In their latest study, the authors conclude that their analyses “suggest an unfavorable benefit to risk ratio for rosiglitazone use.” They further point out that even a modest increase in the risk of myocardial infarction in a diabetic population would have serious consequences. Given that here are now 12 classes of drugs approved to lower blood glucose levels, the researchers say that, “because no unique benefits of rosiglitazone use have been identified, administration of this agent solely to lower blood glucose levels is difficult to justify.”
In the JAMA paper, the Center for Drug Evaluation and Research’s David J. Graham, M.D., and colleagues pulled data from studies that together included 227,571 patients aged 65 years or older who were treated for type 2 diabetes using either rosiglitazone or pioglitazone. The researchers also point out that the cardiovascular risks of rosiglitazone and pioglitazone have been compared in several other observational studies.
Seven trials highlighted an increased risk of acute myocardial infarction associated with rosiglitazone therapy, and in three of these studies the risk was found to be statistically significant. The risk of stroke associated with rosiglitazone was also found to be higher, although nonsignificantly, in two studies comparing rosiglitazone with pioglitazone. Heart failure risk was statistically significantly increased in three comparative trials and nonsignificantly raised in another comparative trial. Two studies suggested that in comparison with pioglitazone, rosiglitazone increases the risk of all-cause mortality by a statistically significantly amount.

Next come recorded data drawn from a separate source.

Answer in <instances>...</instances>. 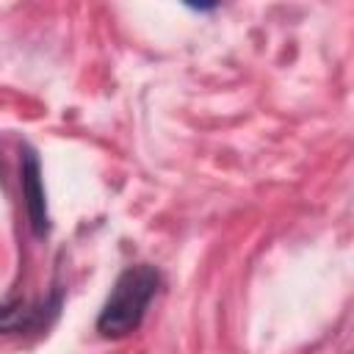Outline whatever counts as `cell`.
<instances>
[{
    "instance_id": "3957f363",
    "label": "cell",
    "mask_w": 354,
    "mask_h": 354,
    "mask_svg": "<svg viewBox=\"0 0 354 354\" xmlns=\"http://www.w3.org/2000/svg\"><path fill=\"white\" fill-rule=\"evenodd\" d=\"M64 290L55 285L53 293L36 304H3L0 307V335H17V332H36L50 326L61 313Z\"/></svg>"
},
{
    "instance_id": "7a4b0ae2",
    "label": "cell",
    "mask_w": 354,
    "mask_h": 354,
    "mask_svg": "<svg viewBox=\"0 0 354 354\" xmlns=\"http://www.w3.org/2000/svg\"><path fill=\"white\" fill-rule=\"evenodd\" d=\"M19 183H22L28 224L36 238H44L50 232L47 191H44V174H41V158L30 144H22V152H19Z\"/></svg>"
},
{
    "instance_id": "6da1fadb",
    "label": "cell",
    "mask_w": 354,
    "mask_h": 354,
    "mask_svg": "<svg viewBox=\"0 0 354 354\" xmlns=\"http://www.w3.org/2000/svg\"><path fill=\"white\" fill-rule=\"evenodd\" d=\"M163 285V277L155 266L149 263H133L127 268L119 271V277L111 285V293L97 315V335L108 337V340H119L133 335L144 318L147 310L152 304V299L158 296Z\"/></svg>"
}]
</instances>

The papers are published just a couple of weeks after it was widely reported that Germany’s Federal Joint Committee of doctors and health insurers, which recommends on drug reimbursement in the country, concluded that rosiglitazone and pioglitazone, which is also a thiazolidinedione drug, should not be reimbursed due to health concerns. The committee’s chairman, Rainer Hess is reported to have said, “There are other pharmaceuticals that have no such side effects and long-term risks. We believe that patients should be protected against useless and, more importantly, harmful therapies.”
GSK, meanwhile, has responded to both publications by claiming that results from the meta-analyses remain at odds with those from six controlled clinical trials. “Taken together, these trials show that rosilglitazone does not increase the overall risk of heart attack, stroke, or death,” the firm states.
Rosiglitazone was first approved in 1999 as a treatment for hyperglycemia. Concerns about the cardiovascular safety of the drug have been the subject of ongoing debate since the Nissen/Wolski paper in 2007. Although a risk evaluation review by EMEA did uphold the positive benefit-risk ratio of the drug in 2008, GSK was made to revise its European label for Avandia to state that available data indicates that rosiglitazone may be associated with an increased risk of myocardial infarction. The U.S.-marketed version of the drug has also undergone three label revisions pointing out potential cardiovascular risks associated with treatment. The firm has consistently refuted the suggestion that the drug may be associated with serious health issues.
Rosiglitazone and pioglitazone are the only thiazolidinediones currently approved in the U.S. for the treatment of type 2 diabetes. Takeda’s pioglitazone achieved global sales of ¥384.7 billion (about $4.3 billion) in fiscal year 2009. Worldwide sales of GSK’s Avandia have been dipping since the health scares were first raised in 2007. In calendar year 2009, sales of the drug declined another 16% to £771 million (roughly $1.16 billion). In the U.S., specifically, sales of Avandia dropped 22% during 2009.